Harraga
de Boualem Sansal

critiqué par Clarabel, le 18 septembre 2005
( - 48 ans)


La note:  étoiles
Un beau roman, une belle histoire...
"Harraga" signifie "brûleur de routes", autrement dit l'exilé de son plein gré, qui quitte sa famille, sa ville, son village et son pays pour un ailleurs plus mirifique. Le Maroc, l'Espagne, la France, l'Angleterre... les "harragas" sont prêts à tous les riques pour atteindre l'eldorado et fuir l'Algérie qui saigne, souffre et n'offre plus rien. Surtout plus de rêves. L'héroïne de ce roman en sait quelque chose, car son frère Sofiane a tout quitté pour l'ouest et "brûler la route". Elle n'a aucune nouvelle de lui, si ce n'est qu'un jour elle reçoit la visite de Chérifa, une jeune fille de seize ans, enceinte jusqu'aux dents, envoyée par celui-ci. Lamia, elle, a trente-cinq ans, elle est docteur en pédiatrie, elle vit seule dans sa grande maison hantée par les fantômes du passé, et d'elle on peut facilement dire que c'est une vieille fille méchante, grincheuse et vilaine. Jalouse aussi de la pétulance de Chérifa qui déboule chez elle, chamboule ses habitudes et lui renvoie à la face sa cruelle solitude et le vide de son existence. Entre elles deux, la cohabitation est difficile, Lamia mène la vie dure mais finalement elle est très attachée à Chérifa. Du moins, avec sa langue de vipère qui bave trop, Lamia va commettre un impair qui fera disparaître la jeune Chérifa du jour au lendemain.

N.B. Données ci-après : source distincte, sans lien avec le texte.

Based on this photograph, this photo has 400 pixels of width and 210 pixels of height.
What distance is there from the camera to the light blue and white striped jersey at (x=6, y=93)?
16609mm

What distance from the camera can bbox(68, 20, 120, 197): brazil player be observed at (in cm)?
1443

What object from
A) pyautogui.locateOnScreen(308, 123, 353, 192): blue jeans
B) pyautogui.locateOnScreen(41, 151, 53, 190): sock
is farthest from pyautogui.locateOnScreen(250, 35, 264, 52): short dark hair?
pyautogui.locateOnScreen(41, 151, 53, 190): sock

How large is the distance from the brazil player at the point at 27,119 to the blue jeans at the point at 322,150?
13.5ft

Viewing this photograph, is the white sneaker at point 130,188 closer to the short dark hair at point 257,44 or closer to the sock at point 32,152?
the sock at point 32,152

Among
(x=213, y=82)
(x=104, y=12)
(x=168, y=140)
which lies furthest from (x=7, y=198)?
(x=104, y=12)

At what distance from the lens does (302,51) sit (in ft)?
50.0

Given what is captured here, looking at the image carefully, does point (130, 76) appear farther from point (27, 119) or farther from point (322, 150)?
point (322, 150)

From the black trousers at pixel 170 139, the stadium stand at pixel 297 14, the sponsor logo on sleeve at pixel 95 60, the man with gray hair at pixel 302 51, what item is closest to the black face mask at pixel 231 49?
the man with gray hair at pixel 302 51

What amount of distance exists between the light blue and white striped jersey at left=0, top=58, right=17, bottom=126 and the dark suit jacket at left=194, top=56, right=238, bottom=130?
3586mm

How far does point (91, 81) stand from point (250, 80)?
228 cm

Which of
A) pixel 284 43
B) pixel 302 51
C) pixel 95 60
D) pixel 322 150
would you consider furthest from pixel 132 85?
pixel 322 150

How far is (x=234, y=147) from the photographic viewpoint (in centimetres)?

Et il s'en passe encore dans ce foisonnant roman, mais je me garde d'en dire davantage! C'est exaltant, passionnant, ça raconte du vrai, du beau, du touchant et ça met en décor une Algérie réaliste, tenaillée par l'islam nouveau, ses rigueurs et ses inepties. J'ai du mal à croire qu'un homme puisse être l'auteur de pareil roman ! Boualem Sansal s'est mis dans la peau d'une femme "aigrie, intolérante, méchante, querelleuse, intempestive mais romantique" - Lamia est tout ça et à la fois elle reste attendrissante, touchante et attachante. Elle dit les choses vraies, elle est cynique et franche, drôle aussi. C'est un beau portrait de femme. Et puis, son amour pour sa maison fait aussi partie d'elle. Ses fantômes, son voisinage, sa solitude cultivée avec minutie et jalousie... C'est une femme complètement seule, abandonnée par ses parents, ses frères, sans nouvelles du seul survivant de la fatrie. Normal qu'elle s'accroche à la Chérifa comme à une bouée ! Il y a dans le roman un instinct de survie qui concerne les clandestins, mais aussi les femmes d'Algérie. "Harraga" rend une très honorable peinture à tout ce petit monde. De la poésie aussi teinte l'écriture de Boualem Sansal... Pour une première approche de l'univers de cet auteur, je suis éblouie, complètement séduite!